What has been the result of this shift in thinking about the cause of depression? In short, people who previously would have been referred for psychotherapy are now being started on antidepressant medications (which often do work, but come with side effects and may not be the best option for someone who wishes to process and work through their loss or other stressors). Even mild depressions—those that pioneering psychopharmacologists like Fieve would never have considered treating with medication—are now being treated pharmacologically. (It is noteworthy that many psychiatrists of his generation were initially trained in psychoanalysis and thus believed in the value of talk therapy, even if they later became psychopharmacologists.)

Yet, there has been growing recognition that a solely pharmacological approach has its limitations, and many of the psychiatry residents I have taught have a great interest in incorporating psychotherapy into their future practices.
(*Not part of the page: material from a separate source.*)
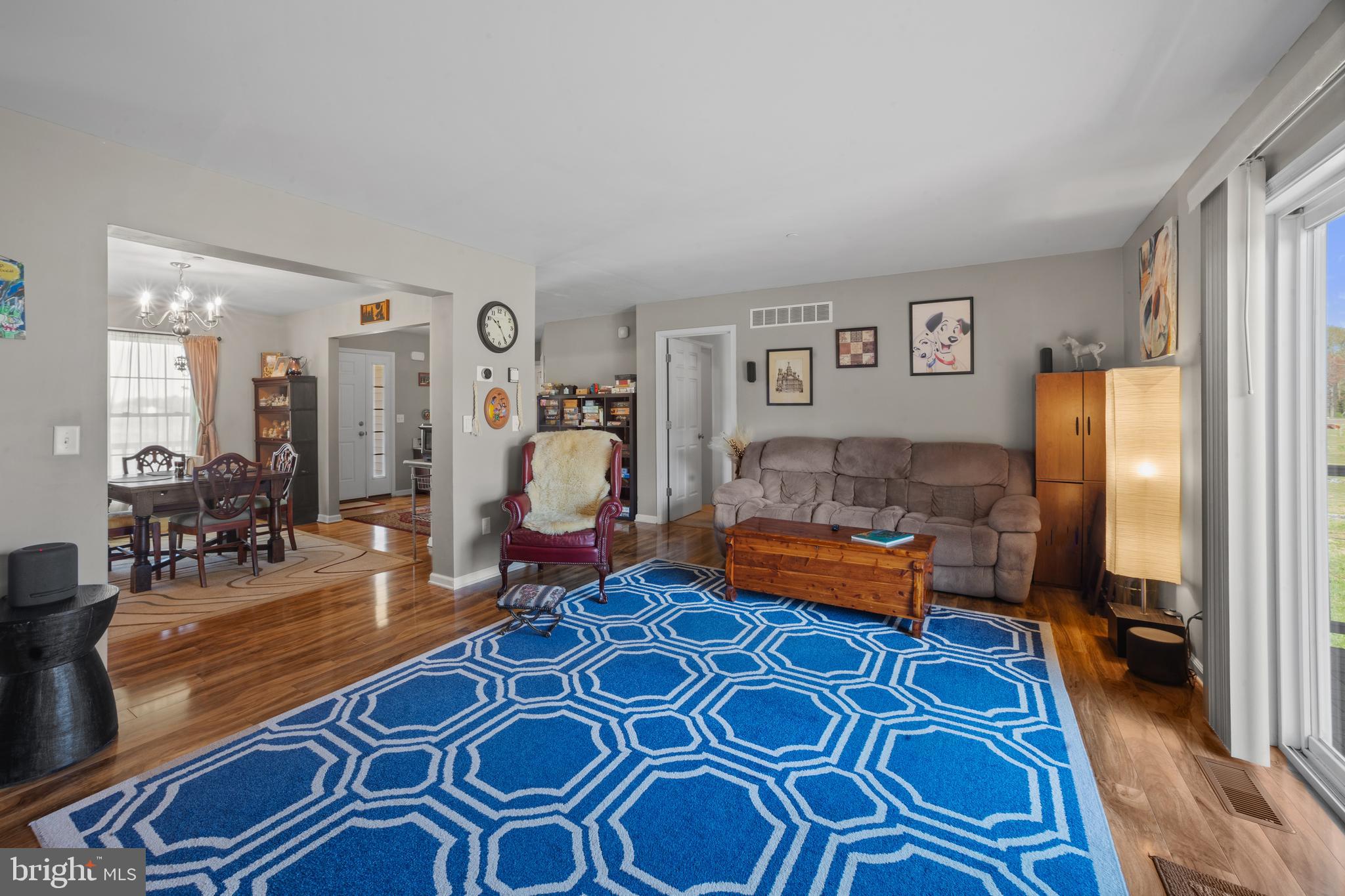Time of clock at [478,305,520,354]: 10:24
I believe that we are in the midst of another paradigm shift within the field towards a more comprehensive psychiatry incorporating the best of both biological and psychological approaches.

Certain types of depressed patients appear to be more adequately suited for a psychotherapeutic approach, chiefly those patients who are psychologically-minded, self-expressive, can identify with good certainty the cause of their depression, and those with good functioning prior to the onset of the illness. These patients tend to be those who previously would have fallen into the category of reactive depression. For these patients, it has been my experience that a psychotherapy-based approach is more effective than pharmacotherapy, with some exceptions.

Of course, a major limitation of the endogenous vs. reactive depression distinction is the possibility that, for some patents, adverse life events are merely coincidental, and the individual would have become depressed regardless of any external events. Also, it is true logically that no depression exists independent of one's neurobiology and neurochemistry. It could also be the case that the external events merely trigger an underlying, physiological depression.

Psychoanalytically, it is possible for the psychological cause of an apparent endogenous depression to be hidden and to be made sense of in analytic treatment (e.g., introjective depression caused by an early critical other or anaclitic depression marked by the need for connection and closeness).

Nevertheless, there may indeed be a proper place for considering the likely cause of a patient's depression. Rather than using it as a hard and fast rule (as was done in the past), the exogenous vs. reactive depression distinction could be considered as one variable in determining the best course of treatment.

References

Fieve, R. (1989). Moodswing: The eminent psychiatrist who pioneered the use of lithium in America reveals a revolutionary new way to prevent depression. New York: Bantam Books.

Greenberg, P. E., Fournier, A. A., Sisitsky, T., Pike, C. T., & Kessler, R. C. (2015).The economic burden of adults with major depressive disorder in the United States (2005 and 2010). The Journal of Clinical Psychiatry, 76(2), 155-162.